Maarten stand auf, hob kurz das
Buch an, dass er in den Händen hielt und sagte: „Ich geh dann mal. Ich schaue
heute Abend noch mal rein und lese ihr weiter vor.“
„Fünf Freunde“, sagte Keno, und
ein kaum erkennbares Grinsen schlich sich auf sein Gesicht. „Tomkes Lieblingsbuch
aus Kindertagen. Erstaunlich, dass du dich daran noch erinnerst.“ Er klopfte
Maarten den Rücken. „Falls es dich interessiert: Tomke hat mir erst kürzlich
erzählt, dass sie all ihre Bücher von Enid Blyton behalten hat und ab und zu
sogar wieder in ihnen stöbert. Ich schätze, da hast du die absolut richtige
Wahl getroffen.“
Maarten hob die Schultern und
lächelte ihn an. Dann warf er einen letzten Blick auf Tomke und wandte sich zur
Tür. „Ich würde alles hergeben, was ich habe, wenn sie wieder ganz gesund
würde, das können Sie mir glauben, Frau Coordes“, sagte er, ohne sich noch
einmal umzudrehen.
37
Als Maarten wenig später bei der
Arbeit eintraf, erwartete ihn bereits eine große Journalistenmeute am
Eingangstor. Die meisten der Reporter sahen so zerzaust und übernächtigt aus,
als hätten sie bereits die ganze Nacht vor dem Firmengebäude verbracht. Und
vermutlich hatten sie das auch. Sie kamen mit Mikrofon und Kamera bewaffnet
direkt auf Maarten zugestürzt und brüllten ihre Fragen so unkoordiniert zu ihm
herüber, dass er kein einziges Wort verstand. Aber er hatte sowieso nicht vor,
auch nur einen Satz zu sagen.
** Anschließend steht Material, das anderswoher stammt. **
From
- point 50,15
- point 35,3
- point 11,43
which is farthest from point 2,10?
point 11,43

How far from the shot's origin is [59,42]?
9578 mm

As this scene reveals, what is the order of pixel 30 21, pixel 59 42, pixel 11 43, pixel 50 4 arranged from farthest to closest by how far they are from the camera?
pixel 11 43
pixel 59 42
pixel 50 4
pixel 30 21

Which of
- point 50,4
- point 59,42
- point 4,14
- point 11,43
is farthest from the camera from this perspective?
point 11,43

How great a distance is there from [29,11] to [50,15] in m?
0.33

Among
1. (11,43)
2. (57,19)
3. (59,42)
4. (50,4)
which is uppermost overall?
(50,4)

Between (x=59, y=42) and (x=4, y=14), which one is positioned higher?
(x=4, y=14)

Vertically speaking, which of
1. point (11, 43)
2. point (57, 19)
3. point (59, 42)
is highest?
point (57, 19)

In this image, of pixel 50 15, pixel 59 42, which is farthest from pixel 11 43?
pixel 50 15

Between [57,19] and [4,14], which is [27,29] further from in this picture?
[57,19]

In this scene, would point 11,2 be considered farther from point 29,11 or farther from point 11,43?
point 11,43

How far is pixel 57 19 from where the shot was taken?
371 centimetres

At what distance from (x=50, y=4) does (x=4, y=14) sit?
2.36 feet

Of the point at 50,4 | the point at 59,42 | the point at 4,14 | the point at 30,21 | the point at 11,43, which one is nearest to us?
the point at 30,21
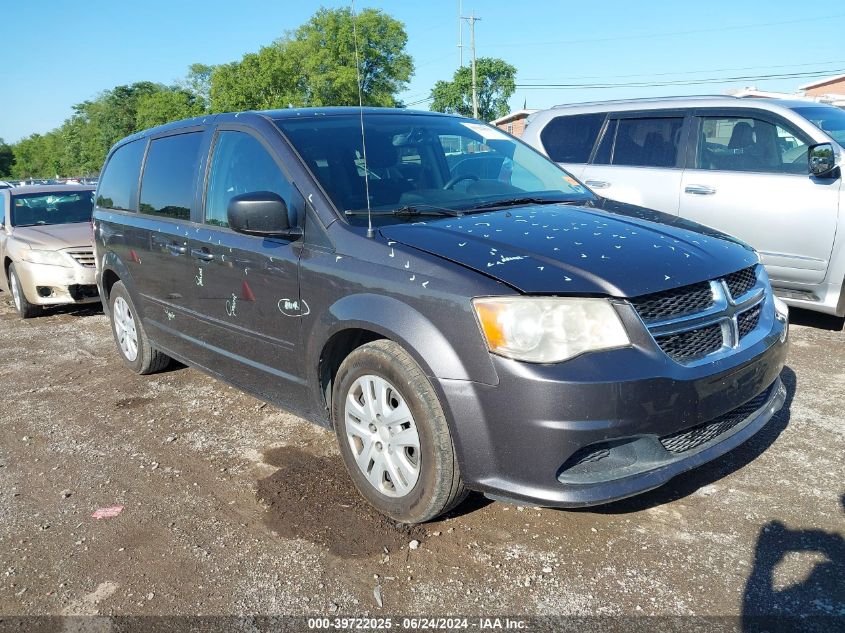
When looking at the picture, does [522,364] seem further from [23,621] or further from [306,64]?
[306,64]

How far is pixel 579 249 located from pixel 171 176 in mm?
2842

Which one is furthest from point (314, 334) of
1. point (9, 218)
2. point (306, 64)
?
point (306, 64)

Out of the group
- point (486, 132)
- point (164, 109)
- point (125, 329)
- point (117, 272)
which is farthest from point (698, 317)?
point (164, 109)

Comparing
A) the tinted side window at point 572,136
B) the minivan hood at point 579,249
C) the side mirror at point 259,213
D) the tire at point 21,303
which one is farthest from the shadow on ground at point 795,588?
the tire at point 21,303

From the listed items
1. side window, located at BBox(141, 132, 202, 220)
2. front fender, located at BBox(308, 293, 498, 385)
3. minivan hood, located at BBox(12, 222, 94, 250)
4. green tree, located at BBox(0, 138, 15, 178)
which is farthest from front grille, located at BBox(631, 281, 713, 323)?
green tree, located at BBox(0, 138, 15, 178)

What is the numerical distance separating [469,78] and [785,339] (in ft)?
269

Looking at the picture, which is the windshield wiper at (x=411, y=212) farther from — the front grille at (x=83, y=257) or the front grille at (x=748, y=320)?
the front grille at (x=83, y=257)

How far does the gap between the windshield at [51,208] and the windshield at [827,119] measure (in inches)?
311

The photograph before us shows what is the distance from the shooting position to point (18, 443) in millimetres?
4211

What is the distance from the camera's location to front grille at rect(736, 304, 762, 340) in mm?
2885

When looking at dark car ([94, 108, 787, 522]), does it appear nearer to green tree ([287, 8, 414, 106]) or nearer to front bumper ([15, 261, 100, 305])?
front bumper ([15, 261, 100, 305])

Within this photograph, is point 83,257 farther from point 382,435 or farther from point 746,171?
point 746,171

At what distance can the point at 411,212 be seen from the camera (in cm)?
325

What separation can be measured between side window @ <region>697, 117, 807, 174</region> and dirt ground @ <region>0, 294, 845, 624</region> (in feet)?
7.59
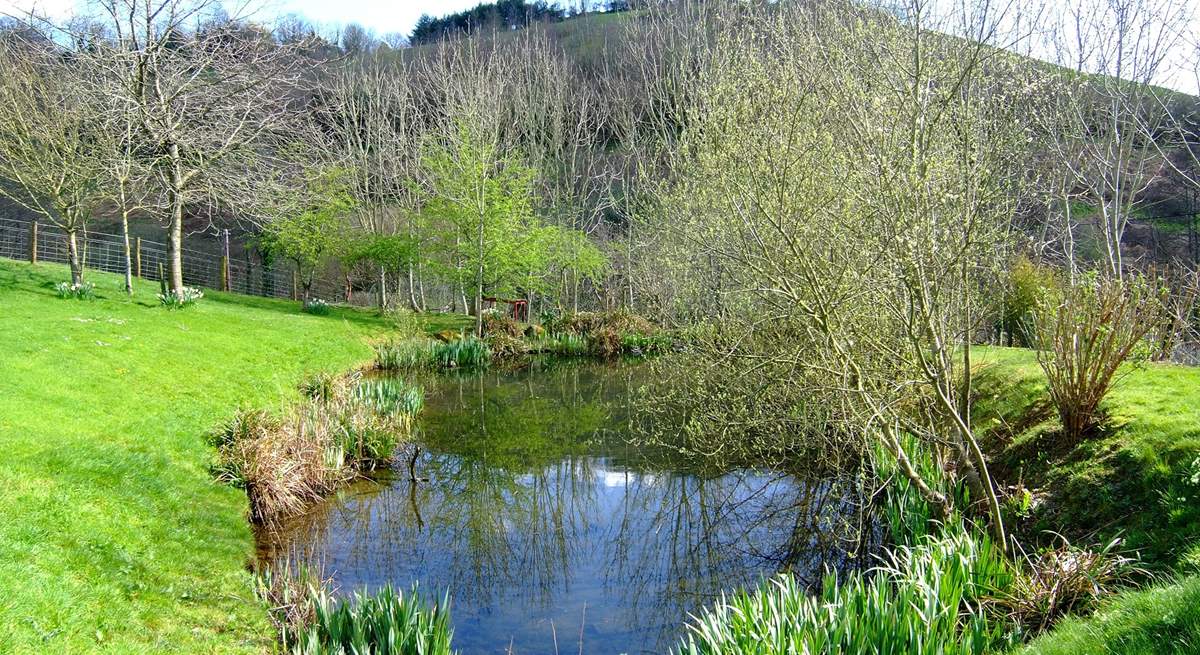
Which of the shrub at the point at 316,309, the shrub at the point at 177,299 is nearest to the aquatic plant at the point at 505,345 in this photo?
the shrub at the point at 316,309

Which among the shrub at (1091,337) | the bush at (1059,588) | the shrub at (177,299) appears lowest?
the bush at (1059,588)

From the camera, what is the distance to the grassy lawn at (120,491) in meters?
5.02

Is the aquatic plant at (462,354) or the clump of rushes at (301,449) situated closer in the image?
the clump of rushes at (301,449)

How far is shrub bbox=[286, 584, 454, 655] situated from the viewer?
4938 millimetres

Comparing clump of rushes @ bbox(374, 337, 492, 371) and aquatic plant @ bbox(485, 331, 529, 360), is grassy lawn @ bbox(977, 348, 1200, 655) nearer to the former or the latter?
clump of rushes @ bbox(374, 337, 492, 371)

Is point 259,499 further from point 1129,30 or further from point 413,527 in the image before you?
point 1129,30

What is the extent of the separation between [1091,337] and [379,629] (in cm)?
665

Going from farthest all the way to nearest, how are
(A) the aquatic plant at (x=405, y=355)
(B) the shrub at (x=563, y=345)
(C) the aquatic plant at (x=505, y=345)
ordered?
(B) the shrub at (x=563, y=345), (C) the aquatic plant at (x=505, y=345), (A) the aquatic plant at (x=405, y=355)

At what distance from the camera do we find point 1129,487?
21.2 ft

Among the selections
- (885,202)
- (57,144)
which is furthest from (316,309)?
(885,202)

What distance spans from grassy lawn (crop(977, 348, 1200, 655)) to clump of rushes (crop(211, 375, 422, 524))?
24.6 feet

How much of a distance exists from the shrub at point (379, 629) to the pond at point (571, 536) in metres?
0.42

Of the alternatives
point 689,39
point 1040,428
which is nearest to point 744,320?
point 1040,428

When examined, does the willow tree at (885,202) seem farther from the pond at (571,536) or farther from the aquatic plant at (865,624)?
the pond at (571,536)
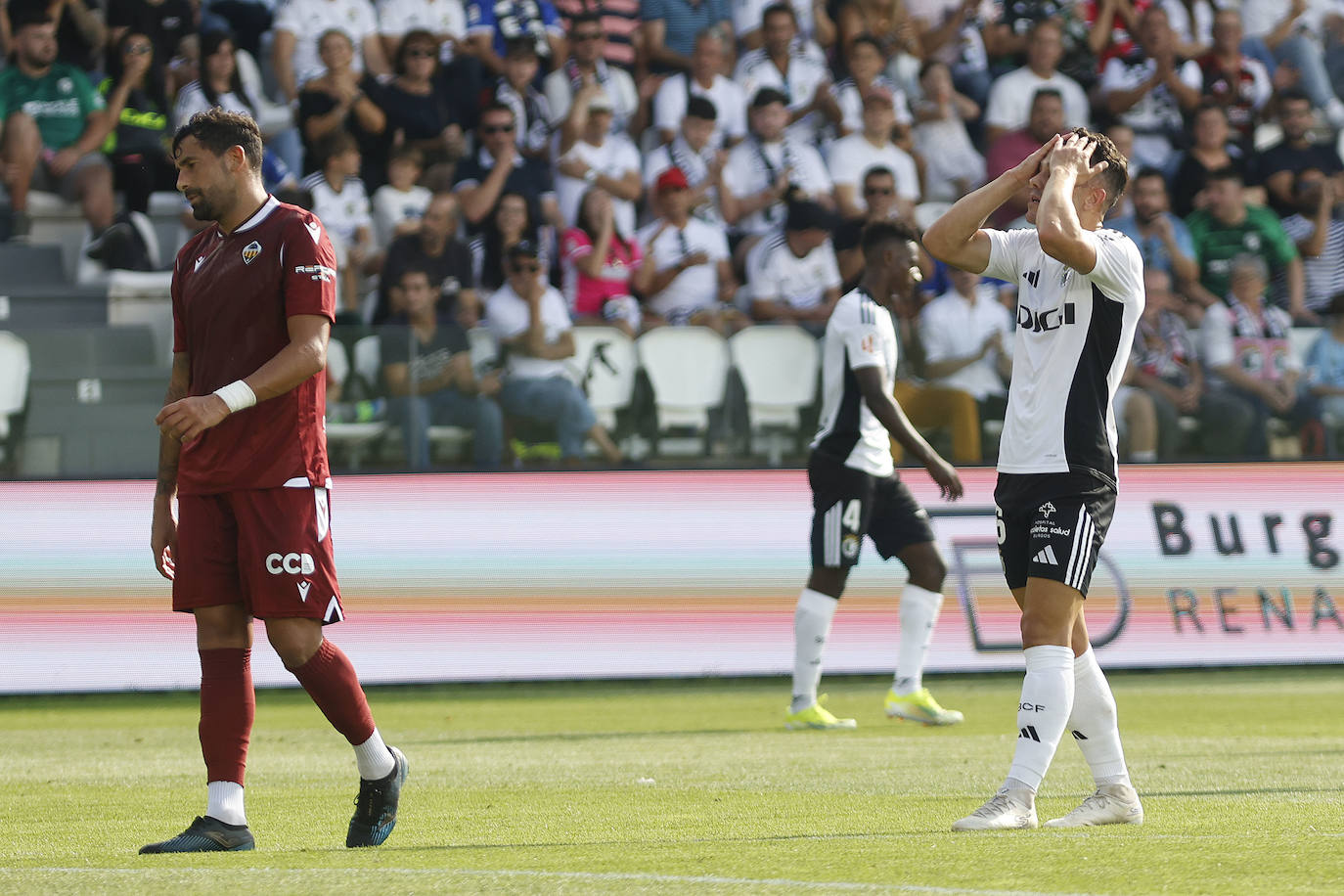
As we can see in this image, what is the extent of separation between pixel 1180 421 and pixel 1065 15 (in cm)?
629

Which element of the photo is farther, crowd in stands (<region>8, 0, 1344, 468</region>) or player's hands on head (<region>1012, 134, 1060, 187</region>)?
crowd in stands (<region>8, 0, 1344, 468</region>)

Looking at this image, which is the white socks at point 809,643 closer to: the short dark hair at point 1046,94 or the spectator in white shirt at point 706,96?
the spectator in white shirt at point 706,96

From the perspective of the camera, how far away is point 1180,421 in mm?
13398

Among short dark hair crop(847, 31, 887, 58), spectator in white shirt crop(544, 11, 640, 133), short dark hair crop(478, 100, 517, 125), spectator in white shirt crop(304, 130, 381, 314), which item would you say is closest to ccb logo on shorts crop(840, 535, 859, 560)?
spectator in white shirt crop(304, 130, 381, 314)

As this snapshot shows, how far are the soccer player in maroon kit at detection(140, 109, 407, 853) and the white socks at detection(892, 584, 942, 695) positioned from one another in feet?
16.6

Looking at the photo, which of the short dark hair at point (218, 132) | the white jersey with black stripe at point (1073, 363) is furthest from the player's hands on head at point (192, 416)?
the white jersey with black stripe at point (1073, 363)

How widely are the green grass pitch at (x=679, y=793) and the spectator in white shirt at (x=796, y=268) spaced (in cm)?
335

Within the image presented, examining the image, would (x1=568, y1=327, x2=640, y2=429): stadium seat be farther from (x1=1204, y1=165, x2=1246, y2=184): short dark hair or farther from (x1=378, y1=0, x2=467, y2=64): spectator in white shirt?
(x1=1204, y1=165, x2=1246, y2=184): short dark hair

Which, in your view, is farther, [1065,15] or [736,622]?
[1065,15]

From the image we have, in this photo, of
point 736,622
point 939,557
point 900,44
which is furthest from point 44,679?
point 900,44

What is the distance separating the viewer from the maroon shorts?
18.3ft

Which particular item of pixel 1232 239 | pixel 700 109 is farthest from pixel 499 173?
pixel 1232 239

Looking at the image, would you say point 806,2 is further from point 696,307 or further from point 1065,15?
point 696,307

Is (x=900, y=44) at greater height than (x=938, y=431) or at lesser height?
greater
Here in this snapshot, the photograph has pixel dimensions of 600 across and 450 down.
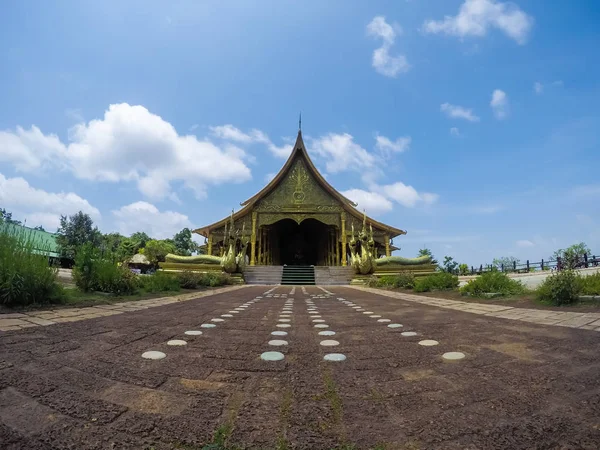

Das hatte er ihnen zwar auch schon am Tag zuvor
mitgeteilt, aber seine abwehrende Haltung schien sie nicht im Geringsten
nachhaltig beeindruckt zu haben.
„Herr Dr. Sieverts“, brüllte ihm
eine Stimme direkt ins Ohr, als er sich seinen Weg zum Eingang bahnte, „Herr
Naumann nennt Sie einen elendigen Lügner. Keine Ihrer Aussagen entspreche auch
nur ansatzweise der Realität, hat er gesagt. Sie seien ein ganz abscheulicher
Wichtigtuer. Was sagen Sie dazu, Herr Dr. Sieverts?“ Ehe er sich’s versah sah
sich Maarten mit einem riesigen, mit flauschigem Fell umwickelten Mikrofon
konfrontiert, das sich ihm in die rechte Wange bohrte. Entnervt zog er seinen
Kopf zurück und schob es beiseite. „Ich habe Ihnen bereits gestern mitgeteilt,
dass ich mich zu der Sache nicht mehr äußern werde“, rief er der keifenden
Stimme gereizt zu. „Aber vielleicht ist ja Herr Rhein auskunftsfreudiger“,
fügte er spröde lächelnd hinzu und zeigte in Richtung Parkplatz, wo er in
einiger Entfernung den zweiten Vorstand auftauchen sah, der zielgerichtet einem
Seiteneingang zuzustreben schien.
Sofort hechtete die Meute in
dessen Richtung und Maarten seufzte erleichtert auf. Doch schon im nächsten
Moment nahm er neben sich einen Schatten wahr. Er drehte sich um und blickte in
die Augen eines zierlichen jungen Mädchens, das ihn zugleich herausfordernd und
etwas schwermütig ansah. Sie trug eine Kamera um den Hals, die für ihren zarten
Körper viel zu schwer zu sein schien. Irgendetwas an ihrem Anblick rührte ihn.